Bilim ÖZETİ| insanlarının hesaplarına göre şimdilerde 4,5 milyar yaşında olan Güneş, neyse ki henüz ömrünün yarısına gelmemiş durumda.
Ölmeden önce kalan yaşam süresi ise yaklaşık 7-8 milyar yıl.
Kalan ömrünün 4-5 milyar yıllık ilk sürecinde Güneş, stabil bir şekilde var olmaya devam edecek.
Fakat sonrasında çekirdiğinde helyuma çevirdiği hidrojen depolarını tamamen bitireceği için, çekirdeğin etrafını saran dış katmanındaki bir nevi acil durum görevi gördüğünü söyleyebileceğimiz hidrojen depolarını kullanmaya başlayacak.
Bu durum neticesinde giderek büyümeye başlayan yıldız, takip eden 2,5 milyar yıllık süreçte şimdiki halinden tam 200 kat daha büyük hale gelecek.

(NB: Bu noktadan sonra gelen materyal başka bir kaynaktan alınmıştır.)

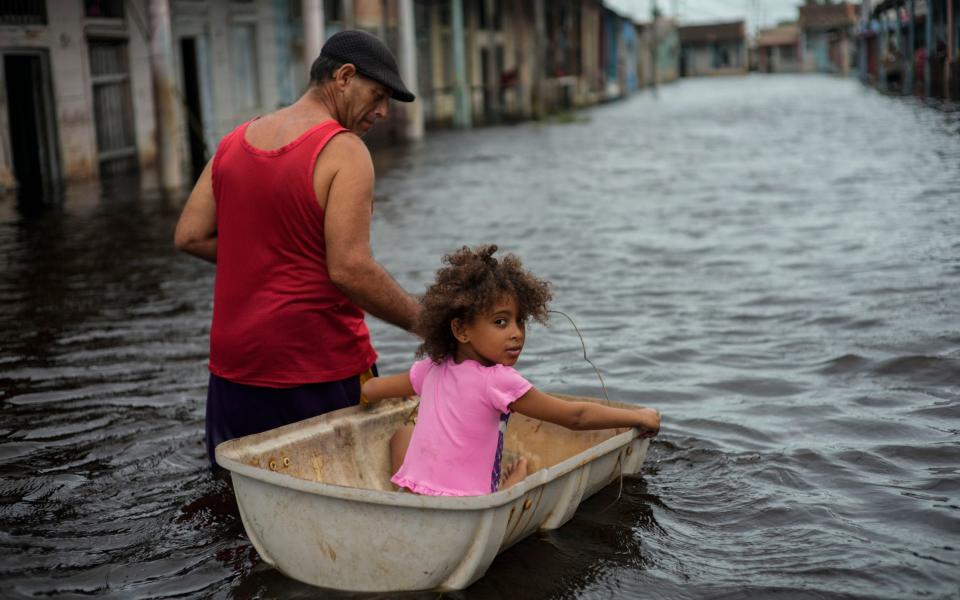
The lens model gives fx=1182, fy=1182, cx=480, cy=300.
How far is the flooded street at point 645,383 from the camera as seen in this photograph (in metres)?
3.67

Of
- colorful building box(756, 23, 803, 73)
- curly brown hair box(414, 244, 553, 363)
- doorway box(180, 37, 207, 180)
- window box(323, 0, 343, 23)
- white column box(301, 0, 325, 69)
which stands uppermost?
colorful building box(756, 23, 803, 73)

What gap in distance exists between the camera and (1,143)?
13812 mm

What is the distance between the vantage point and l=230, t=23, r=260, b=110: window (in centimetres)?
1998

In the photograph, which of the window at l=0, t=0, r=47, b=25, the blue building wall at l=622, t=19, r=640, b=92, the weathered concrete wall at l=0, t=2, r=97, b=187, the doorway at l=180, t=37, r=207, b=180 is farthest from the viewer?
the blue building wall at l=622, t=19, r=640, b=92

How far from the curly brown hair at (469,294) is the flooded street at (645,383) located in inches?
30.2

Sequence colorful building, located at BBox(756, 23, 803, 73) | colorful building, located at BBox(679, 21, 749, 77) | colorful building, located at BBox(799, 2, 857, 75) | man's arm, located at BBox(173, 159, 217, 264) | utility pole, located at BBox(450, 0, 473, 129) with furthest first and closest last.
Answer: colorful building, located at BBox(679, 21, 749, 77) < colorful building, located at BBox(756, 23, 803, 73) < colorful building, located at BBox(799, 2, 857, 75) < utility pole, located at BBox(450, 0, 473, 129) < man's arm, located at BBox(173, 159, 217, 264)

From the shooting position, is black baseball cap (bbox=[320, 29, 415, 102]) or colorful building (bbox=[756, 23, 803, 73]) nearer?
black baseball cap (bbox=[320, 29, 415, 102])

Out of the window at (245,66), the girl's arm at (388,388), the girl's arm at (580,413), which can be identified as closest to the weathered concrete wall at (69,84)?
the window at (245,66)

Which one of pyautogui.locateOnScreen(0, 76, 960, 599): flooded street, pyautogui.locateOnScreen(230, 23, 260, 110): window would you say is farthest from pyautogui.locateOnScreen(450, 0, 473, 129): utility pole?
pyautogui.locateOnScreen(0, 76, 960, 599): flooded street

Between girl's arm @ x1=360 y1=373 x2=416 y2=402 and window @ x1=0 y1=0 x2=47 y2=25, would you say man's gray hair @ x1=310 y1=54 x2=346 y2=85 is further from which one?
window @ x1=0 y1=0 x2=47 y2=25

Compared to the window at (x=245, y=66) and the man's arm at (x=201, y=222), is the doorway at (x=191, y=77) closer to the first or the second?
the window at (x=245, y=66)

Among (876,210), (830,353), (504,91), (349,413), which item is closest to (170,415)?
(349,413)

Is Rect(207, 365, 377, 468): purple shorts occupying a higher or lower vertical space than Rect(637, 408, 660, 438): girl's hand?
higher

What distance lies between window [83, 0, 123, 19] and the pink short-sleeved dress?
1360cm
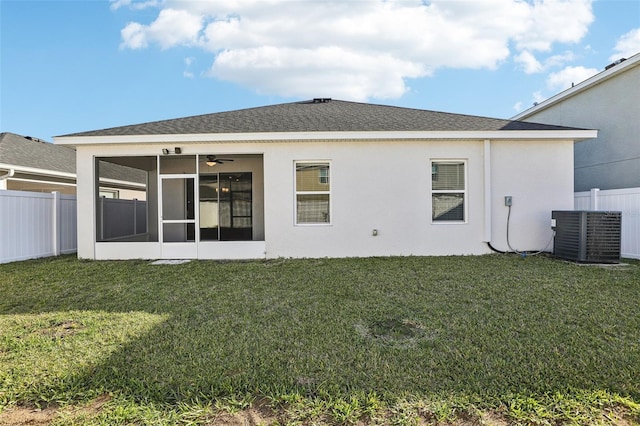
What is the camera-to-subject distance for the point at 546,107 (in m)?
11.6

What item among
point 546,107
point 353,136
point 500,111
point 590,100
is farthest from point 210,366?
point 500,111

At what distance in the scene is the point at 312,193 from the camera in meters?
7.95

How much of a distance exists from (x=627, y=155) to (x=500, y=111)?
1274cm

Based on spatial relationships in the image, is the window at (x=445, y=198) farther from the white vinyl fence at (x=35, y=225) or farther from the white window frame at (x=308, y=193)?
the white vinyl fence at (x=35, y=225)

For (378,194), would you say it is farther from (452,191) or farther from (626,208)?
(626,208)

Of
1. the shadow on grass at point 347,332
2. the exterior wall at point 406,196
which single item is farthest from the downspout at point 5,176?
the exterior wall at point 406,196

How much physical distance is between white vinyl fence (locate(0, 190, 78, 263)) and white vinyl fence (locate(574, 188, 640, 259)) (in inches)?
508

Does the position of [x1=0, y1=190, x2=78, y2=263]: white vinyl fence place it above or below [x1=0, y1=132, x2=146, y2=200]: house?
below

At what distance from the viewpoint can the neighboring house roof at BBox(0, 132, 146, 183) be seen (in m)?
10.8

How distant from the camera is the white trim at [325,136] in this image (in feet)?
24.8

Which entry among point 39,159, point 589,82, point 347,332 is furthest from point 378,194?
point 39,159

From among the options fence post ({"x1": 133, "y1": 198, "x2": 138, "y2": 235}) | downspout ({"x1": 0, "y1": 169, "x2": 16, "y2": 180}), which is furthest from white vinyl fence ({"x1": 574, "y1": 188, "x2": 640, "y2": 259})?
downspout ({"x1": 0, "y1": 169, "x2": 16, "y2": 180})

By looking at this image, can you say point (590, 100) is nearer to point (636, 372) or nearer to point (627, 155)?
point (627, 155)

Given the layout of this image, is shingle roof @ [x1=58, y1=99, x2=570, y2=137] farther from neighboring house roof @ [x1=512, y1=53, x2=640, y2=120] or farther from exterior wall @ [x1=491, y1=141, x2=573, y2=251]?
neighboring house roof @ [x1=512, y1=53, x2=640, y2=120]
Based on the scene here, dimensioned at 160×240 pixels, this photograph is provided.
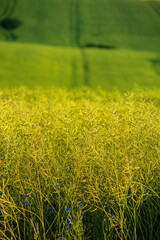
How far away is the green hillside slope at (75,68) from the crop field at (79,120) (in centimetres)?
6

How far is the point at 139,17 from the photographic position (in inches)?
1041

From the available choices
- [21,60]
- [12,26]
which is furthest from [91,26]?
[21,60]

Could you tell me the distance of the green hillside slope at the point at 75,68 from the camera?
14133 millimetres

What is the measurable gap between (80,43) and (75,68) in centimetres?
685

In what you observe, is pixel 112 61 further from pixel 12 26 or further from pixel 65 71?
pixel 12 26

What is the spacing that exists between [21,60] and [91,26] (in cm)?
1155

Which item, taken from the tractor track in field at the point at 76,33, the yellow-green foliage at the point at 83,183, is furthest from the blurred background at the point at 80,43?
the yellow-green foliage at the point at 83,183

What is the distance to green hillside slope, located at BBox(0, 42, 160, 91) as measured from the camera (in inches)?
556

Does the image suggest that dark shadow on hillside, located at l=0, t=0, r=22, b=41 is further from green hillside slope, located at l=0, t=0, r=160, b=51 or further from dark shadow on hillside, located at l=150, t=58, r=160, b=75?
dark shadow on hillside, located at l=150, t=58, r=160, b=75

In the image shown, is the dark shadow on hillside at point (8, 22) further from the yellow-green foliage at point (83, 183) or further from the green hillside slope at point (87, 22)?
the yellow-green foliage at point (83, 183)

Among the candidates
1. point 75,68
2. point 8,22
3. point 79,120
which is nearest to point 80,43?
point 75,68

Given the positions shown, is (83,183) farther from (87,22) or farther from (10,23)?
(87,22)

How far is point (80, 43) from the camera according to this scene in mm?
22625

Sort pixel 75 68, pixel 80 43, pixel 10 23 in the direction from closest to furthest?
pixel 75 68 → pixel 80 43 → pixel 10 23
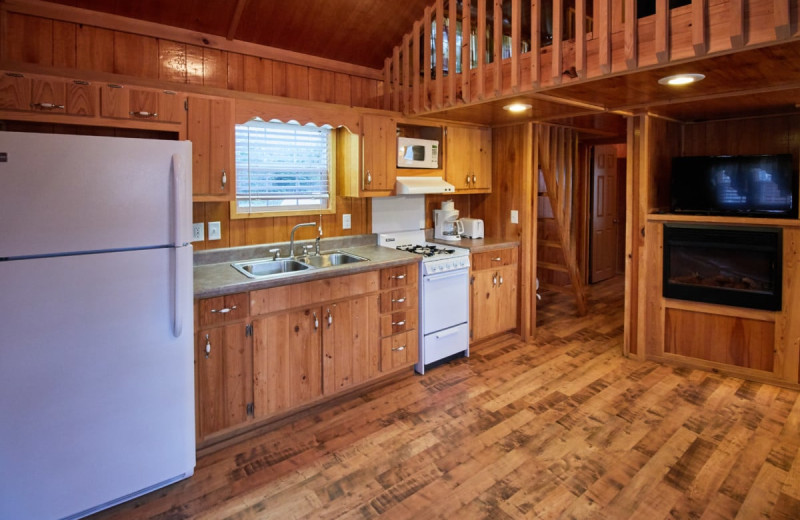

Ömrünün son 1 milyar yıllık sürecinde yok oluşu iyice hızlanan Güneş, barındırdığı helyumu da karbona çevirmeye başladığında artık evrensel ölçekte son günlerini yaşayacak.
Enerjisi dış katmanlarını kendine yakın tutmaya bile yetmeyecek ve her bir tarafından ayrılan devasa gaz kütleleri uzaya saçılacak.
Bilinenin aksine Güneş devasa bir patlamayla da yok olmayacak; aynı derecede etkileyici olmasa da bütün kütlesini yavaş yavaş uzaya saçarak ve ardında şimdiki haline göre küçük kalan sıcak bir karbon yığını ve dev bir nebula bırakarak ömrünü noktalayacak.
Peki bu süreçte, Dünya'da o zaman hala insanlar varsa, neler deneyimleyecekler?
Öncelikle şunu söylemek gerekiyor ki; Dünya, Güneş'in son evrelerini göremeden yok olmak durumunda kalacak. Üstelik Dünya'yı yok eden de Güneş'in tam kendisi olacak.
Hatırlarsanız, çekirdekteki hidrojen depolarını kullanmasının ardından Güneş'in genişleyeceğini söylemiştik. İşte bu genişleme öyle devasa bir ölçekte gerçekleşecek ki; önce Merkür ve Venüs, ardından da Dünya ve Mars Güneş tarafından son derece kolay bir şekilde yutulacak.
Yutulma döneminin öncesinde bile Dünya'da canlı yaşamının tutunabilmesi aslında mümkün olmayacak; çünkü Güneş, yakınlaştıkça Dünya'daki sıcaklıkları binlerce dereceye çıkaracak.
Özetle, Dünya'yı pek de iyi bir son beklemiyor. Neyse ki o dönemler, anlayamayacağımız kadar uzak bir geleceğe ait.